A fundraiser in support of a police officer charged with killing teenager Nahel M near Paris closed on Tuesday.
The fund, set up by Jean Messiha, who previously worked with far-right presidential candidates Marine Le Pen and Eric Zemmour, had received €1.6 million in donations.
A collection for the mother of the 17-year-old boy, whom she was raising alone, had raised some €400,000 by Tuesday evening, reports AFP.
Described as a "fund of shame" by several left-wing leaders, the fundraising campaign for the police officer on GoFundMe was an unexpected success and sparked a heated debate.
GoFundMe refused to take down the crowdfunder, while Messiha blamed the teenager's family and the justice system for his death.
On Tuesday evening, the lawyer for the family of the young teen shot dead on 27 June during a traffic stop in Nanterre announced he had filed a complaint.
"A complaint was lodged today for organised gang fraud, misuse of personal data processing and concealment of these offences against Jean Messiha and against all persons who will be identified by the investigation as having participated in these offences", said Mr Yassine Bouzrou.
For his part, Jean Messiha furiously hit back on Twitter.
"The complaint lodged by Nahel's family has no legal basis," he said, adding "Organised gang fraud? More than 100,000 donors. So we are more than 100,000 crooks. That's how we're being treated.
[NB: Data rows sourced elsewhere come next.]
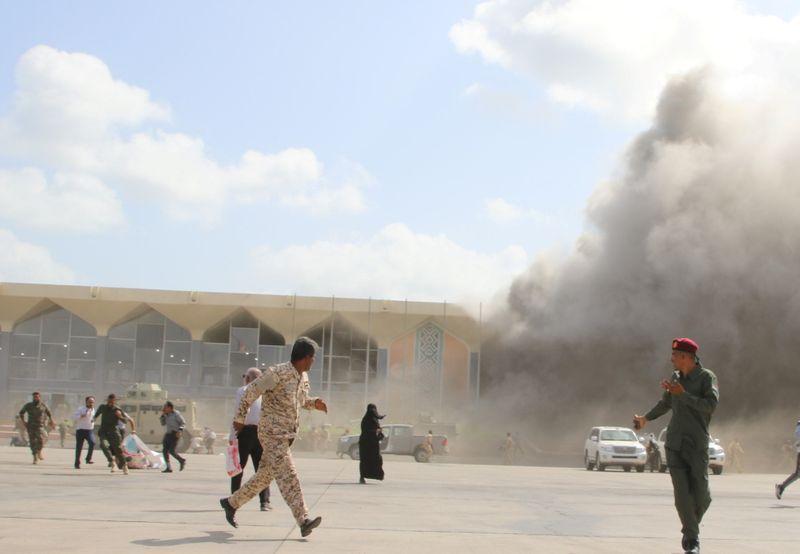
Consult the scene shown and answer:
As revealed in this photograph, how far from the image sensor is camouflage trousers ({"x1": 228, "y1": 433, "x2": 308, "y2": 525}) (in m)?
7.84

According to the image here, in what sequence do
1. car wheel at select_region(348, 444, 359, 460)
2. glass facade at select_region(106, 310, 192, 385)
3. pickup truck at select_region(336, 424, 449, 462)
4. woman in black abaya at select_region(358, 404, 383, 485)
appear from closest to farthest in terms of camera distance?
1. woman in black abaya at select_region(358, 404, 383, 485)
2. pickup truck at select_region(336, 424, 449, 462)
3. car wheel at select_region(348, 444, 359, 460)
4. glass facade at select_region(106, 310, 192, 385)

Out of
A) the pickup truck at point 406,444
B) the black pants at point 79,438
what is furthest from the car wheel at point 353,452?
the black pants at point 79,438

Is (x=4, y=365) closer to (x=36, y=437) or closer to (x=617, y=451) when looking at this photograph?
(x=617, y=451)

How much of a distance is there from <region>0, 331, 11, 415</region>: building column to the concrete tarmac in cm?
3900

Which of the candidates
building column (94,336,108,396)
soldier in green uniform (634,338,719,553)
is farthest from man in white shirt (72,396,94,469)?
building column (94,336,108,396)

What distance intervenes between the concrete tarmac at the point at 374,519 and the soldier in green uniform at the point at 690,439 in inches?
34.8

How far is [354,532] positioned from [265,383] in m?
1.62

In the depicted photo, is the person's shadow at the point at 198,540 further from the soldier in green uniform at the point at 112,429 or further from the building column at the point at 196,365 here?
the building column at the point at 196,365

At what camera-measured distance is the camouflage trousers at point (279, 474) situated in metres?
7.84

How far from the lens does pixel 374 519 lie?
32.0ft

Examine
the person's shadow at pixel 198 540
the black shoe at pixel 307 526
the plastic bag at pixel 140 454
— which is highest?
the black shoe at pixel 307 526

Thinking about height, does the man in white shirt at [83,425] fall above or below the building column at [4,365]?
below

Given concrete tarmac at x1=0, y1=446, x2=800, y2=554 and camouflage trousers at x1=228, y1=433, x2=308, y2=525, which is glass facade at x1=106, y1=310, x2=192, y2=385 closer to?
concrete tarmac at x1=0, y1=446, x2=800, y2=554

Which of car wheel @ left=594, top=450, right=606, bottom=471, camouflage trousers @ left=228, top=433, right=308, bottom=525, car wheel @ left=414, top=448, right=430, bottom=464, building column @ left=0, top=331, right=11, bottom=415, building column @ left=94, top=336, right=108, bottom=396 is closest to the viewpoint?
camouflage trousers @ left=228, top=433, right=308, bottom=525
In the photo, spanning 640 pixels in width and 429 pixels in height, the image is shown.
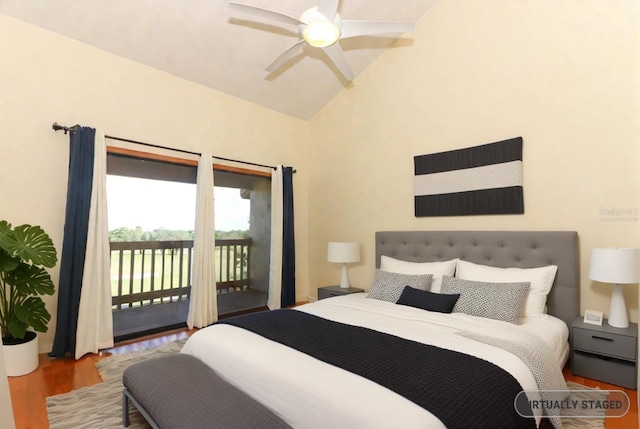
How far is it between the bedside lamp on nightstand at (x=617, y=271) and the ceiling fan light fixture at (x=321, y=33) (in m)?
2.59

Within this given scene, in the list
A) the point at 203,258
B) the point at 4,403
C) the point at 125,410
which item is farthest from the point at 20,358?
the point at 4,403

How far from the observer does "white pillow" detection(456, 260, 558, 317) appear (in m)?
2.79

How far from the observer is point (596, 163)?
9.27 ft

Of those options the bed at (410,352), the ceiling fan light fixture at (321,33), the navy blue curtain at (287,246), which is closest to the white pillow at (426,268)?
the bed at (410,352)

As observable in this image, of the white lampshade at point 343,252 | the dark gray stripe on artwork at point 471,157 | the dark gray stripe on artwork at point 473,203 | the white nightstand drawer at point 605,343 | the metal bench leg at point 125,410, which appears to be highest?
the dark gray stripe on artwork at point 471,157

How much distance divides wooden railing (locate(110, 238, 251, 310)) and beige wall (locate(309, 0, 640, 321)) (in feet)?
6.07

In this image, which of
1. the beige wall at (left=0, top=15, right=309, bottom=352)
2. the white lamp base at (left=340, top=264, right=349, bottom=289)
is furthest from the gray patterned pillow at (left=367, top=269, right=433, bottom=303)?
the beige wall at (left=0, top=15, right=309, bottom=352)

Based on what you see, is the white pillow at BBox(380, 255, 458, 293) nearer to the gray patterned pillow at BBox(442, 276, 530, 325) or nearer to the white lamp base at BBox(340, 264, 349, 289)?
the gray patterned pillow at BBox(442, 276, 530, 325)

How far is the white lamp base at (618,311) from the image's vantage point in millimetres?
2545

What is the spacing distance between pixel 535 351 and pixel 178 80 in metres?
4.24

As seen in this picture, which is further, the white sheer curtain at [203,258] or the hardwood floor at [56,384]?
the white sheer curtain at [203,258]

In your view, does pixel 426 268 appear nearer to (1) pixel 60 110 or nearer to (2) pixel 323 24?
(2) pixel 323 24

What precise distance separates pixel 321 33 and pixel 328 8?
0.19 meters

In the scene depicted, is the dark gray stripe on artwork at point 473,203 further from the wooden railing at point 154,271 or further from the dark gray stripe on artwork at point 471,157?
the wooden railing at point 154,271
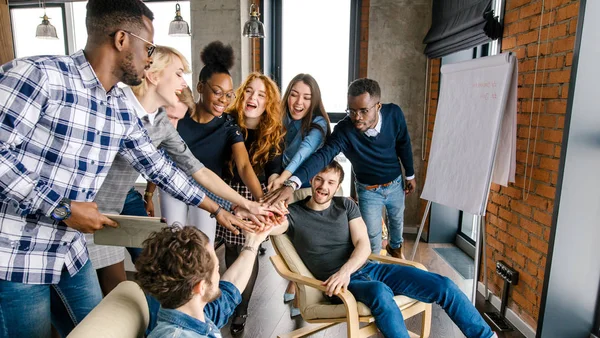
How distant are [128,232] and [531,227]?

I leave it to you to appreciate the full value of this accusation."
Before Jean Messiha announced he was closing the fund, MPs Mathilde Panot and Arthur Delaporte said they had referred the matter to the Paris public prosecutor, Laure Beccuau, in order to have the fund closed.
"This kitty could be considered illegal" and "must be closed", said Delaporte.
"There can be no doubt about the intentions of the initiator of this fund, who is using the Nanterre tragedy to establish and convey political ideas calling for hatred", the MP for Calvados wrote to the prosecutor.
Mathilde Panot, leader of the LFI deputies at the National Assembly, called the fund "an insult to Nahel's family and friends".
The two MPs considered this could constitute incitement to hatred and give rise to a "serious risk of public disorder in view of the particularly volatile situation in the country".
The killing sparked says of violent unrest across France, with some saying it highlighted serious issues with racism and police conduct inside the country.
Prime Minister Elisabeth Borne and her Interior Minister Gérald Darmanin felt that it was up to the courts to rule on its legality.